For some patients with tear trough deformity, autologous fat may be the best material to use for lower eyelid augmentation, according to Sherrell J. Aston, M.D.
In my experience, autologous fat grafting in the lower eyelid has been associated with low morbidity and good to excellent short-term results, says Dr. Aston, professor of plastic surgery, New York University School of Medicine, and chairman, department of plastic surgery, Manhattan Eye, Ear & Throat Institute. However, while there is some proof that fat grafts remain viable in the face and can grow, there are no scientific data on survival rates and no way to predict resorption in the individual patient or the longevity of the results.

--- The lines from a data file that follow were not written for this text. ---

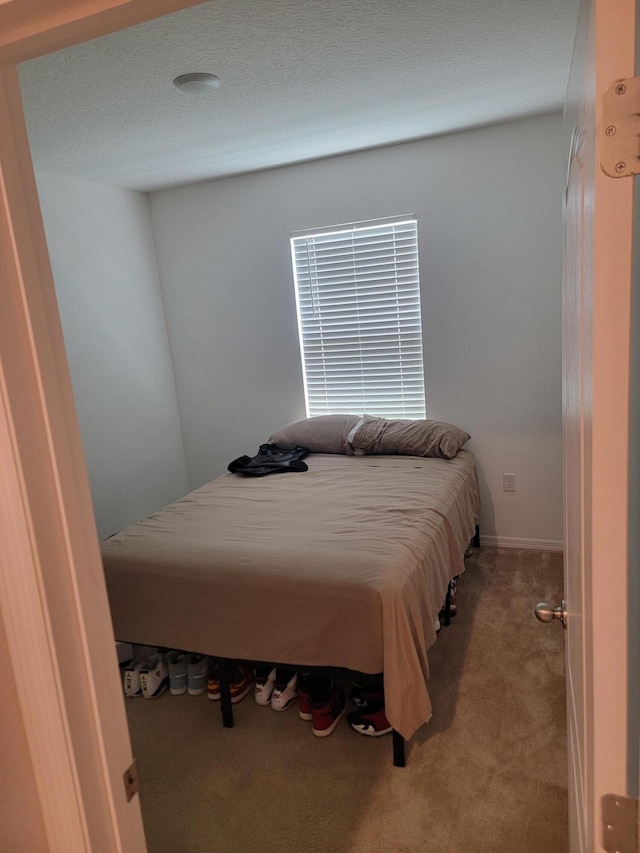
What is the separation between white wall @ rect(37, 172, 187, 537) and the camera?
349 cm

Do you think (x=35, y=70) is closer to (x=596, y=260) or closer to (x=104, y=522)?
(x=596, y=260)

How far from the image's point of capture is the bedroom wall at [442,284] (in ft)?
Result: 11.0

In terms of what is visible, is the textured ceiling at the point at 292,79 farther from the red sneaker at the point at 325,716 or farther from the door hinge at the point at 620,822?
the red sneaker at the point at 325,716

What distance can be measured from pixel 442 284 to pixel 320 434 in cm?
122

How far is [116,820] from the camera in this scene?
88 centimetres

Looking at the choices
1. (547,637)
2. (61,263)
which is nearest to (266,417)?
(61,263)

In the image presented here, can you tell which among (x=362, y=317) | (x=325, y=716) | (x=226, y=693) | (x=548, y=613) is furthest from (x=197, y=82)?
(x=325, y=716)

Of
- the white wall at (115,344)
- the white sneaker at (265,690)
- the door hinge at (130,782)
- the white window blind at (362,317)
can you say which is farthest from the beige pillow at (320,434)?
the door hinge at (130,782)

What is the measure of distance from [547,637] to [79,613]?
7.90 ft

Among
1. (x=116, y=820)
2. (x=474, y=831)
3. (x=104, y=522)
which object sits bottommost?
(x=474, y=831)

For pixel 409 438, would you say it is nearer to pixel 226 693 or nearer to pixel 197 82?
pixel 226 693

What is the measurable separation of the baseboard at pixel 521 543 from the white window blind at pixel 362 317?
92 cm

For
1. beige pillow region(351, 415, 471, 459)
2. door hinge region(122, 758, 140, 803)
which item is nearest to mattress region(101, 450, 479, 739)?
beige pillow region(351, 415, 471, 459)

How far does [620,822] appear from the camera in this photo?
646 millimetres
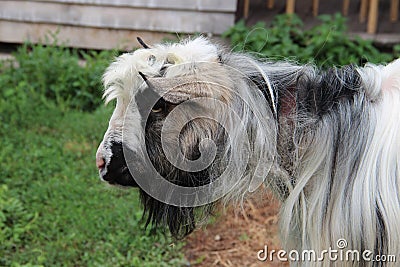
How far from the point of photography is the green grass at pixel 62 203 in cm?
444

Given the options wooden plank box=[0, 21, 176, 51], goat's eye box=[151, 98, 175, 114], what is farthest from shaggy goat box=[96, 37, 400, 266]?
wooden plank box=[0, 21, 176, 51]

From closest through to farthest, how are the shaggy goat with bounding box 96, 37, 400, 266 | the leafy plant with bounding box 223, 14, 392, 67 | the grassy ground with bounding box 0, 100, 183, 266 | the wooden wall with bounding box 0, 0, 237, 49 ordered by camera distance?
the shaggy goat with bounding box 96, 37, 400, 266, the grassy ground with bounding box 0, 100, 183, 266, the leafy plant with bounding box 223, 14, 392, 67, the wooden wall with bounding box 0, 0, 237, 49

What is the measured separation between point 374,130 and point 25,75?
16.8 feet

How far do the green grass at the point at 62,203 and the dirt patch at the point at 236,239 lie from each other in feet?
0.65

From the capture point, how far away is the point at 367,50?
669cm

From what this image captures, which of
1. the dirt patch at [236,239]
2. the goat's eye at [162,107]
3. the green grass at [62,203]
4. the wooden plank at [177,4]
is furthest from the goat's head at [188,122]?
the wooden plank at [177,4]

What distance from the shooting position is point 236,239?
4.79 meters

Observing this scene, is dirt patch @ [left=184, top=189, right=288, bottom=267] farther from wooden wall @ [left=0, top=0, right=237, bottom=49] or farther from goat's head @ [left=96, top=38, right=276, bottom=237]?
wooden wall @ [left=0, top=0, right=237, bottom=49]

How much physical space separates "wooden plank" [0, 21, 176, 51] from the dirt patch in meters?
2.97

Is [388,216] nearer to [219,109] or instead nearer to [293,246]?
[293,246]

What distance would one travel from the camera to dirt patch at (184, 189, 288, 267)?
14.9 ft

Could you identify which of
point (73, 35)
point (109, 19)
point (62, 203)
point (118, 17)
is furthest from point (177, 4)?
point (62, 203)

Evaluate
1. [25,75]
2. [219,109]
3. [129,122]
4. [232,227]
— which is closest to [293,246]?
[219,109]

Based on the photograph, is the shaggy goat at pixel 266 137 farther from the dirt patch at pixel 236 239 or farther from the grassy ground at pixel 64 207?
the grassy ground at pixel 64 207
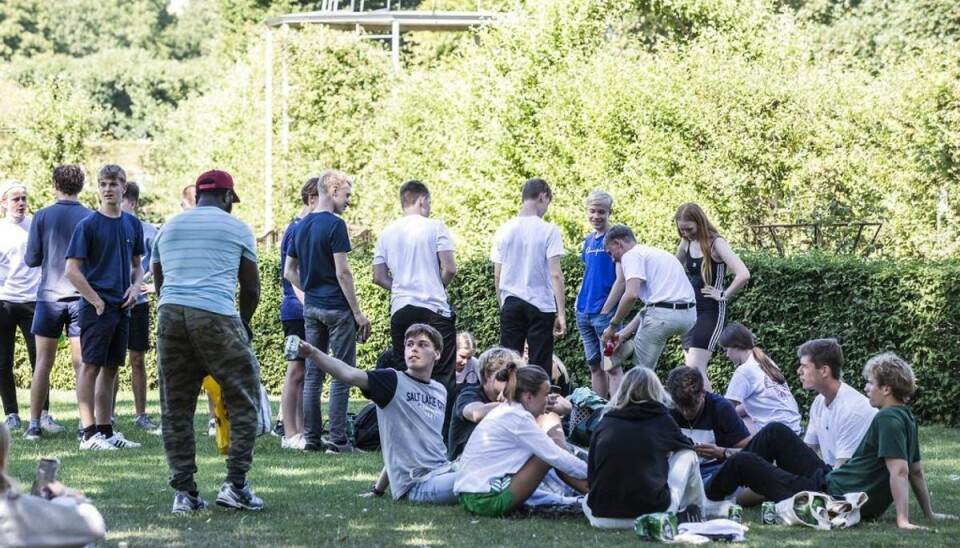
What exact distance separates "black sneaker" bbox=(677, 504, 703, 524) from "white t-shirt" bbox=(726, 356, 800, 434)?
2.04 metres

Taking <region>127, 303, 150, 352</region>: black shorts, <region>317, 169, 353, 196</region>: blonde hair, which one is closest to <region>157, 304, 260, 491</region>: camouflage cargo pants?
<region>317, 169, 353, 196</region>: blonde hair

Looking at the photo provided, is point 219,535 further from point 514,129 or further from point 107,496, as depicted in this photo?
point 514,129

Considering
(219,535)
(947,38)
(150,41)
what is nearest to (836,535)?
(219,535)

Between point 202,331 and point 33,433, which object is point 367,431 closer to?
point 33,433

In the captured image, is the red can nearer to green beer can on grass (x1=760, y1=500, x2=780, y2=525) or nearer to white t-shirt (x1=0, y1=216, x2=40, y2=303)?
green beer can on grass (x1=760, y1=500, x2=780, y2=525)

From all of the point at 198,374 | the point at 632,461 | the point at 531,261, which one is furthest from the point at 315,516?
the point at 531,261

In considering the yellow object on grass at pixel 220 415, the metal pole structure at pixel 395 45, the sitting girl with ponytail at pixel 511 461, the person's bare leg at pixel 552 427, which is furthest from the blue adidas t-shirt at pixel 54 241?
the metal pole structure at pixel 395 45

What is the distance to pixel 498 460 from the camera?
7.25 m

PREVIOUS EXPERIENCES Dr. Aston says he first considered using autologous fat for lower-eyelid augmentation several years ago based on good results reported by respected colleagues at various meetings. However, he changed his mind after a patient came to him seeking revision after previous fat grafting.
The woman gave a history of having fat injected into the lower lids five years earlier and receiving additional fat injections subsequently to address lumpiness. When seen by Dr. Aston, she presented with irregularities and discoloration of the lower lids. Dr. Aston performed surgical correction that proved difficult because the fat had been injected above, within and under the muscle, and the patient developed a lower-lid ectropion, which was temporary and resolved over time with conservative management. He says he co-authored a case report on this patient as a cautionary tale warning against autologous fat grafting to the lower lid until more objective data became available (Spector JA, Draper L, Aston SJ. Aesthetic Plast Surg. 2008;32(3):411-414).
Consequently, Dr. Aston says he began to think instead about using hyaluronic acid as a filler material for tear trough deformity. He changed his mind again when a patient treated by a dermatologist with hyaluronic acid gel presented dissatisfied with her appearance. She had received filler injections into the lower and upper lids that resulted in a Tyndall effect. She was treated with hyaluronidase and improved over time, he says.
Thereafter, Dr. Aston undertook autologous fat grafting into the lower eyelid, and he says he has achieved good results in improving the tear trough deformity and blending the infraorbital rim. Injecting deep, right onto the periosteum, is the key to minimizing the risk of surface irregularity, he says.
Persistence of the benefit of the augmentation procedure has been variable as demonstrated by the outcomes in a series of cases. While some patients were maintaining improvement of their appearance with follow-up to 18 months, another patient was beginning to show some loss of the effect at seven months.
TALKING TECHNIQUE For harvesting the fat, Dr. Aston says he uses a harvesting cannula measuring 2.7 mm in diameter that has multiple 1 mm holes at the end. He introduces it through a 2 mm stab incision after first injecting a small amount of lidocaine at the stab site. The most frequently used donor sites are the upper medial thighs and abdomen, he explains.
The aspirated fat is placed on top of a stack of Telfa pads (Kendall) and is then rolled back and forth into a sausage shape using a wooden blade before being drawn into a 1 cc syringe, Dr. Aston says.
For delivering the fat, Dr. Aston uses a 3 cm, 20 gauge injection blunt tip cannula that he says was designed with his input (Sherrell Aston Robust Cannula, Wells Johnson). The instrument features a shallow elongated opening and increased wall thickness.
This design does not alter the fat stream that emerges from the opening, which is governed by the amount of pressure put on the plunger, but it affords greater tip strength, which is helpful when working in the lower eyelid where the cannula is pushed along the periosteum, he explains.
The injection cannula is also available in a 19 gauge size that Dr. Aston uses for autologous fat injections elsewhere on the face.
Fat is injected into the lateral orbital rim, the tear trough and along the infraorbital rim when necessary. The entry site for the cannula is created just below the orbital rim using a No. 11 blade to puncture through the orbicularis muscle (see figure 1). Before it is introduced, the cannula is first primed so that fat will be delivered as soon as pressure is placed on the plunger. The cannula is placed under the muscle onto the periosteum, and the fat is injected as the cannula is withdrawn. The area is massaged to smooth the contour and more fat is injected as needed.
Disclosures: Dr. Aston reports no financial interest in the Sherrell Aston Robust Cannula. He is a consultant to Black & Black Surgical.